# New calls!



## El Gato Loco (Jan 15, 2010)

A new set of predator calls I just got in from my buddy Ed @ EW Game Calls. These are made from Bois de Rose - found only on the island of Madagascar. I think this is the same wood that got Gibson in trouble recently. Are these beautiful, or what? I probably won't be able to afford any more calls made from fancy wood but at least I got these!


----------



## youngdon (Mar 10, 2010)

Those are absolutely gorgeous ! The stippling really makes them look exquisite !


----------



## Rick Howard (Feb 25, 2012)

Ed did those way right. Nice calls Chris and fine work Ed.


----------



## Lonehowl (Feb 16, 2010)

Nicley done Ed!

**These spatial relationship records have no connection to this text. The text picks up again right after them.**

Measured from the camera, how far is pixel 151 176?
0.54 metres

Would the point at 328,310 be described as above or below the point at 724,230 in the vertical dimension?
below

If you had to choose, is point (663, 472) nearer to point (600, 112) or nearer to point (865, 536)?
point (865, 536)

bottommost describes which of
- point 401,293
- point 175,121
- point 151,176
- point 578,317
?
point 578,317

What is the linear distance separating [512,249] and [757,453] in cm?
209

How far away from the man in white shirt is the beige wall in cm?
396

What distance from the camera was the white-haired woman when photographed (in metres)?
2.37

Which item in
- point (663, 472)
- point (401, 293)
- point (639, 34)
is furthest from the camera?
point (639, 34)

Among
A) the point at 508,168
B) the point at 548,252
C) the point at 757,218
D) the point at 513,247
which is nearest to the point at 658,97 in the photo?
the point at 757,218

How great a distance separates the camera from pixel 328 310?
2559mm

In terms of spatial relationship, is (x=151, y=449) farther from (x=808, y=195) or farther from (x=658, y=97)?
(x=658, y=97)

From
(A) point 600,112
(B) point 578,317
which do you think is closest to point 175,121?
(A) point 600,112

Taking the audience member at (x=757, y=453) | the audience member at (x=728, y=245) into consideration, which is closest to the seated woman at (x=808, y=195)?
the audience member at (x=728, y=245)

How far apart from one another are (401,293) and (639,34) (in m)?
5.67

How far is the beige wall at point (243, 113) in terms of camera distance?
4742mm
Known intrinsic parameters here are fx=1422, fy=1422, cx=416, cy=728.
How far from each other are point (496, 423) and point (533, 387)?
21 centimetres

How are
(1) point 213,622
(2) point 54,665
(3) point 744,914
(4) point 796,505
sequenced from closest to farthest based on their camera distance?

Beauties!
Mark


----------



## SWAMPBUCK10PT (Apr 5, 2010)

*YUPPERS DEMS PRETTY EDDY----VERY NICE MY FRIEND-----------SB*


----------



## Weasel (Jun 18, 2012)

Those are MAGNIFICENT!!!


----------



## bones44 (Jan 7, 2011)

Wish I could have got in on some of those. Pieces of art !


----------



## azpredatorhunter (Jul 24, 2012)

Sweet! Ed can make some nice calls! The bois de rose is some great wood.


----------



## bar-d (Feb 3, 2010)

Exquisite? Magnificent? What the heck? are you guys trying to class up the joint with multi syllable words? I was going to say purdier than a speckled pup but somehow that seems low brow now.
Anyhoo, congrats on the calls Chris.


----------